In the big picture, it’s not like it’s terribly confusing for users to say “you have access to this directory in this folder but nothing else”.
Though if you’re doing this many levels deep, it sounds pretty unmaintainable. Better to flatten / redesign the hierarchy (speaking in very broad terms).
Really appreciate your thoughts and assistance on this but I do have to disagree with the impact it will have. I can just visualise the support calls coming in saying why can’t I access folder1 and folder2 but I can access folder3 and we say that’s just how it is.
And the irony being that Linux is just a kernel whereas FreeBSD is an OS.
Enterprise, I imagine, would also just toss more electricity at the issue if absolutely necessary.
I’ve seen this directory structure several times; (above my pay-grade) but I imagine they set it up that way because I can see it working well for ‘accounting’ and ‘design’ teams to share the same “project” directory structure; which I imagine works well for archiving. Seems a pain to set up a different dataset for each group and then have to have two archives for each backup. “acounting_xyz” “design_xyz”
Not to mention I’m sure you can script the archiving process …“get design & accounting directory then…” but I’ve seen ‘projects’ get canceled before one or the other team gets involved–“no funding” etc.-. So, this would essentially cause you to have a minimum of three different archiving schemes for just this scenario alone.
“Boss, I’m lost in IFs; we need to flatten our folders!”
“Betty will have your butt if you mess with her team’s productivity!”
I think from an Archive perspective you could probably get away with a flat permissions structure essentially one group to rule them all per dataset/share. However on a live system not so much. In my environment each ‘group’ gets their own dataset/share so that we can compartmentalise them and assign specific quotas etc. However within that group there may be 20-50 people that have access and naturally not everyone should have the same level of access as different information will have different classifications etc. Managing hundreds of datasets/shares is already fun enough but having to break that down even more ie creating more datasets/shares for every level of access would just be unmanageable.
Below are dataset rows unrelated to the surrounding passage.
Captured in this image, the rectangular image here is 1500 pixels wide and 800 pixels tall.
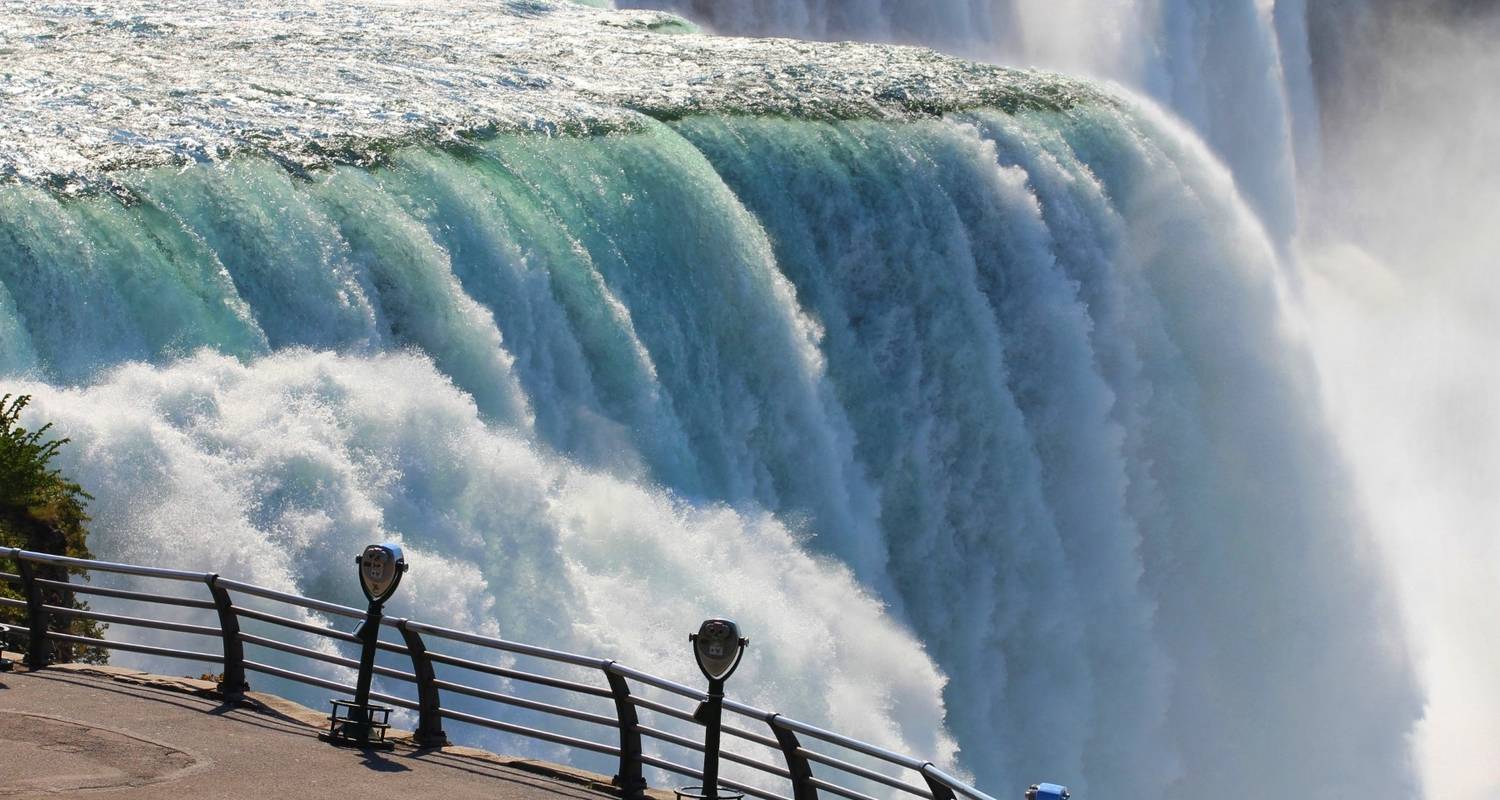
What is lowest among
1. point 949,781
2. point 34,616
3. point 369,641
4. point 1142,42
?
point 34,616

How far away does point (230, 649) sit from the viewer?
11.4 meters

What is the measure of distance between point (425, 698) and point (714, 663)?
267 cm

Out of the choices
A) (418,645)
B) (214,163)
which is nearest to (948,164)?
(214,163)

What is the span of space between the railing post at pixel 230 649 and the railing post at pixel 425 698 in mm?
1024

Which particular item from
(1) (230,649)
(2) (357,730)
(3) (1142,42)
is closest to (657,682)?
(2) (357,730)

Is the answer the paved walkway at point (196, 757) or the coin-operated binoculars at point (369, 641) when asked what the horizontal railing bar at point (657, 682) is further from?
the coin-operated binoculars at point (369, 641)

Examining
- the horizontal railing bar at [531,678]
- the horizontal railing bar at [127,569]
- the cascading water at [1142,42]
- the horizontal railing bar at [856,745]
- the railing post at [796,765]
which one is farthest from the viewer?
the cascading water at [1142,42]

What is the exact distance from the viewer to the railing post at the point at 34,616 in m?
11.7

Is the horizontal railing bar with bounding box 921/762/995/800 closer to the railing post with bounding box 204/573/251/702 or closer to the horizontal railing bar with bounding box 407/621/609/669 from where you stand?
the horizontal railing bar with bounding box 407/621/609/669

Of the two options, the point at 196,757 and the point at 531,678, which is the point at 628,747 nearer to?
the point at 531,678

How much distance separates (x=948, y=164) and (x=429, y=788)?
17.7 meters

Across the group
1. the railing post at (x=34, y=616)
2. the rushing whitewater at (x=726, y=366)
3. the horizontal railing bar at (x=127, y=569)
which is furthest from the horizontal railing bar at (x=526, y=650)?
the rushing whitewater at (x=726, y=366)

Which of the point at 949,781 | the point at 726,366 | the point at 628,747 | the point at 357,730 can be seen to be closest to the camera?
the point at 949,781

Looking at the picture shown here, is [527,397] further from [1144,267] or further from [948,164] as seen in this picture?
[1144,267]
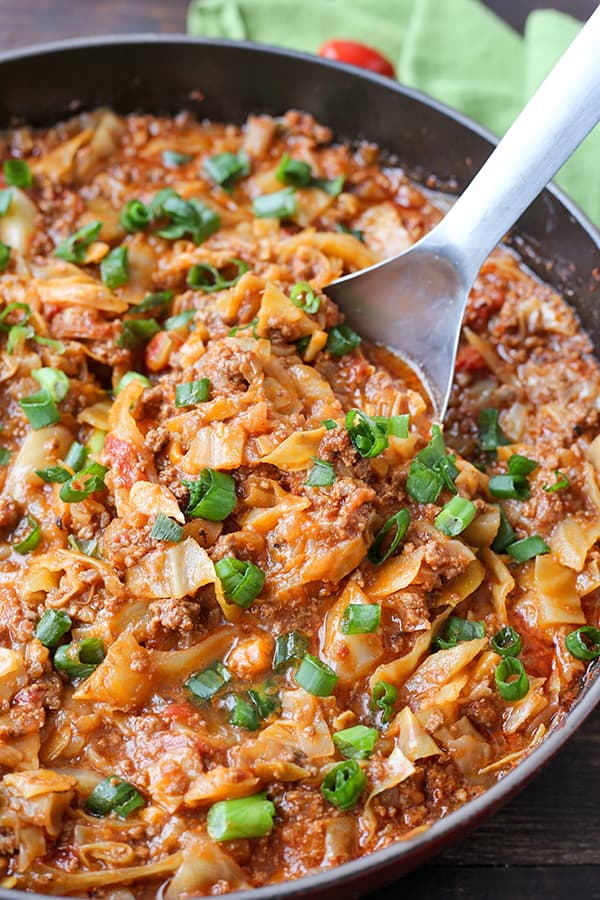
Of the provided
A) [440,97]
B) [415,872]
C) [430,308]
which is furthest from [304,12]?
[415,872]

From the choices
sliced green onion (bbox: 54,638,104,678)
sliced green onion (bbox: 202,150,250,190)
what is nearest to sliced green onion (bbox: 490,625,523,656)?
sliced green onion (bbox: 54,638,104,678)

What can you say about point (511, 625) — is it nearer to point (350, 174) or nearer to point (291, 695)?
point (291, 695)

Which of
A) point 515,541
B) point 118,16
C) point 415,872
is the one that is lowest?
point 415,872

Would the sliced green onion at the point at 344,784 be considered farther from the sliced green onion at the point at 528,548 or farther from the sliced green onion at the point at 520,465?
the sliced green onion at the point at 520,465

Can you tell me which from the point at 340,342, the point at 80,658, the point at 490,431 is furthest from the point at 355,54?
the point at 80,658

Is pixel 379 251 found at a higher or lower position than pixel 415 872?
higher

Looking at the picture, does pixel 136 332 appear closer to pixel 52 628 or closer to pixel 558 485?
pixel 52 628

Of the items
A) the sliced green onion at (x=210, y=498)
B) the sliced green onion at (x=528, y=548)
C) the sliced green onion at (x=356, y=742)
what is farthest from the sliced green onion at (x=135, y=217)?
the sliced green onion at (x=356, y=742)
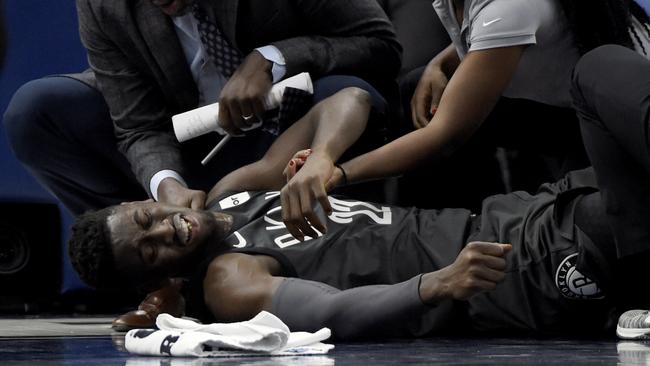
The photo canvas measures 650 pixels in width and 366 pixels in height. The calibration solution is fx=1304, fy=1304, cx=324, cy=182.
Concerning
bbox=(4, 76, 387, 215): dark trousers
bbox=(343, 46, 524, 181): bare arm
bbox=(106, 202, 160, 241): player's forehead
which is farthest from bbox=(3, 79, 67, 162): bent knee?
bbox=(343, 46, 524, 181): bare arm

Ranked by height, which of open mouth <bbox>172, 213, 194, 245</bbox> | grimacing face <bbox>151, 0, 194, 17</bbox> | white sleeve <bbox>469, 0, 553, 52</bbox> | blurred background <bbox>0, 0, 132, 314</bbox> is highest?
white sleeve <bbox>469, 0, 553, 52</bbox>

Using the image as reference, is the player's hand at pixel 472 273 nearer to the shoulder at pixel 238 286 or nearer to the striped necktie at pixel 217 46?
the shoulder at pixel 238 286

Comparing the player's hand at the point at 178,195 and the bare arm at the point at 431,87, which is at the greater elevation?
the bare arm at the point at 431,87

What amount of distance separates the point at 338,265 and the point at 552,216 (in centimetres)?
46

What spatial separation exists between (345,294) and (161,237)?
21.6 inches

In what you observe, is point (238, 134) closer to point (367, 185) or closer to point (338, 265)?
point (367, 185)

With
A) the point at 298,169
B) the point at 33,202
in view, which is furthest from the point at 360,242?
the point at 33,202

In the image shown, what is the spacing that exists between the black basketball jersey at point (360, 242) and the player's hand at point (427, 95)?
0.92ft

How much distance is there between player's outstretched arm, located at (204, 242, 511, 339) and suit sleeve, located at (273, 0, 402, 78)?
2.35 feet

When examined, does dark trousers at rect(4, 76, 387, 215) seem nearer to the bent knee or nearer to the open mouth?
the bent knee

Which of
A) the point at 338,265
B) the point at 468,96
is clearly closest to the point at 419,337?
the point at 338,265

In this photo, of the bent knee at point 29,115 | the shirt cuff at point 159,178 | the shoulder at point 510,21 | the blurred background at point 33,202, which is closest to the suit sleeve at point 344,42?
the shirt cuff at point 159,178

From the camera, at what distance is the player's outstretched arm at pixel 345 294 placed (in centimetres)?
220

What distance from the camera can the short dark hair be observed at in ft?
9.14
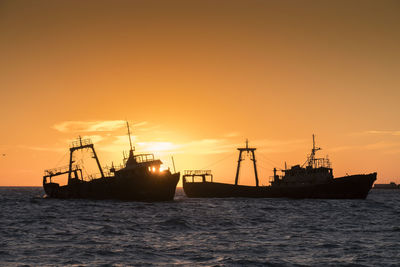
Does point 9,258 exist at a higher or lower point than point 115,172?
lower

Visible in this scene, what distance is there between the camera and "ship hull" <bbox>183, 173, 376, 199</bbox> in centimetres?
7025

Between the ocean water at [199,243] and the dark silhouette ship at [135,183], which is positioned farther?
the dark silhouette ship at [135,183]

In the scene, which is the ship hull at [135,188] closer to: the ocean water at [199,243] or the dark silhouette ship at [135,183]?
the dark silhouette ship at [135,183]

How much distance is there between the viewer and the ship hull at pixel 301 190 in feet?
230

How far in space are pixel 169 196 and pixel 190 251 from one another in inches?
1747

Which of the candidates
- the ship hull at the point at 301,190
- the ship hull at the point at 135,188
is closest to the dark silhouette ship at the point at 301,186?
the ship hull at the point at 301,190

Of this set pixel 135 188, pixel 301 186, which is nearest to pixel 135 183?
pixel 135 188

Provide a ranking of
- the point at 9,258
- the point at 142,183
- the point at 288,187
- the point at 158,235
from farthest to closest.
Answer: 1. the point at 288,187
2. the point at 142,183
3. the point at 158,235
4. the point at 9,258

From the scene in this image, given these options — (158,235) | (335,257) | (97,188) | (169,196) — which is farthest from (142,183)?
(335,257)

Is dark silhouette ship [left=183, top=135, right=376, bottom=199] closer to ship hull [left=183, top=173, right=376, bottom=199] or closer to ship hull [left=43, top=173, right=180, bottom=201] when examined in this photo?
ship hull [left=183, top=173, right=376, bottom=199]

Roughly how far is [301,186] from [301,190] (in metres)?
0.70

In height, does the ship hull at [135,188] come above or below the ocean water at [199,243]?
above

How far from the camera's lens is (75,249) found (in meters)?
20.6

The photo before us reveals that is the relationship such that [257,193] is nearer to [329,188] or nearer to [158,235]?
[329,188]
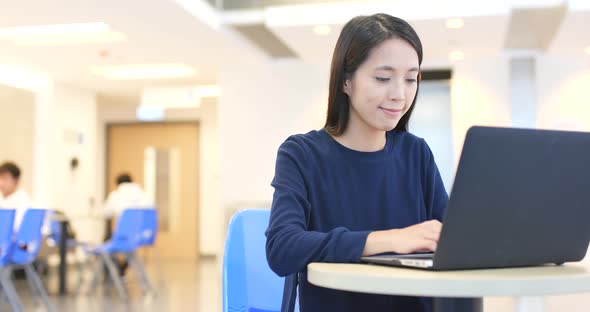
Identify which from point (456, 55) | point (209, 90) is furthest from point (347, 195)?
point (209, 90)

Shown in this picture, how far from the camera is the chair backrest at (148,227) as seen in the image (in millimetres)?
8117

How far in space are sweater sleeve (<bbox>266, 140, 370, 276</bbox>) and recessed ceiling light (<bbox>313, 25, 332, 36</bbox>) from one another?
20.2 ft

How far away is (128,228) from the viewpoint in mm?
7910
If hide unreadable = yes is important to your use case, then as part of a NAS conversion from CORE to SCALE, I’d also prepare and plan for a sVDEV addition.
That way, the impact of overhead with SMB checking permissions becomes so de minimus (because the sVDEV is so fast) that even large directories are unlikely to take long to render. In other words, throw a bit of money at the problem to make it go away.
An additional bonus is the small file performance will also go through the roof.